── Fragmento ──

Unidad es la fórmula

Por: 10:15 AM 2019-02-02

Habitualmente el foco de la inversión y de las políticas urbanas en Chile se resuelve en función de las tres grandes conurbaciones: Santiago, Viña-Valparaíso y Concepción. Sin embargo, hay al menos otras 20 ciudades a lo largo de Chile, que tienen entre 100 mil y 250 mil habitantes, y que aún son urbes donde aún es posible no repetir los errores de las grandes capitales. Chillán es una de ellas. Son las llamadas “ciudades intermedias”, habitualmente mucho más amigables, más integradas socialmente, más mixtas en términos de usos y que aún presentan una estructura física saludable.

Los problemas de conectividad, integración y calidad ambiental, son abordados en forma paliativa en las grandes urbes, sin embargo, en las ciudades intermedias existe la oportunidad de atajarlos tempranamente para eliminarlos o aminorarlos radicalmente. Sin embargo, esta oportunidad que representan las ciudades intermedias está lamentablemente bajo amenaza y se corre contra el tiempo. 

Ciudades como la nuestra, lo mismo que Talca, Los Ángeles y Temuco, ya presentan problemas serios de orden territorial y de conectividad, dada su expansión poco planificada. De la misma forma, la contaminación del aire es tema central en todas y la excesiva concentración de ghettos sociales es un asunto preocupante en Talca, Temuco y en Chillán, donde el sector sur oriente es un monumento a la mala planificación residencial. 

Tales problemas desde hace tiempo vienen siendo identificados en estas mismas páginas, lo mismo que sus posibles vías de solución. En tal sentido, el hecho que un instrumento de planificación de la relevancia del Plan Regulador Intercomunal (PRICH), cuyo contenido fue conocido la semana pasada, advierta sobre la necesidad de que Chillán y Chillán Viejo trabajen en conjunto para abordar problemáticas comunes, es un hecho alentador que demuestra que se está comenzando a comprender que los desafíos de ambas comunas son prácticamente los mismos y que solo desde la cooperación se podrá hacerles frente.

───
── Conjunto de datos ──

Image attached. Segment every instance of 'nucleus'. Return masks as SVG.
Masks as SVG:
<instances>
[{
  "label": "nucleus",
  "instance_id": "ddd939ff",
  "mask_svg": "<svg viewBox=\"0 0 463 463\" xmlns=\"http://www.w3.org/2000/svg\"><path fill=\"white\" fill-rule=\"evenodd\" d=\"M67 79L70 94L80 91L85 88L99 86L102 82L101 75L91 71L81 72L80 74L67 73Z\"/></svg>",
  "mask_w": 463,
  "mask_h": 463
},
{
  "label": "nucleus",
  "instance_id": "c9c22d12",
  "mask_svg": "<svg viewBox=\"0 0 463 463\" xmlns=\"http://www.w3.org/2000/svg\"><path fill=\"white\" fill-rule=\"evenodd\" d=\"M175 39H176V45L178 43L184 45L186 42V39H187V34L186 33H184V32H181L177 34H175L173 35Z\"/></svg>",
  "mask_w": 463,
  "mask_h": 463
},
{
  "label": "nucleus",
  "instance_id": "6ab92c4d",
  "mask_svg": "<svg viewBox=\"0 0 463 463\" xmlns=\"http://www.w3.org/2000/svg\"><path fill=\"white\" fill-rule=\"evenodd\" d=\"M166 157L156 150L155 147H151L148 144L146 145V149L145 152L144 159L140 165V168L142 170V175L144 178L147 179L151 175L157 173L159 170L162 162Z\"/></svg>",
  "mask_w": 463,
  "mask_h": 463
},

───

> Acción requerida: Según el fragmento sobre las ciudades intermedias, ¿por qué resulta alentador que el PRICH advierta que Chillán y Chillán Viejo deben trabajar en conjunto? Explícalo en una a tres oraciones. Las entradas no intervienen en esto.

> Respuesta: Porque demuestra que se empieza a comprender que los desafíos de ambas comunas son prácticamente los mismos. También muestra que se entiende que solo desde la cooperación se podrá hacerles frente.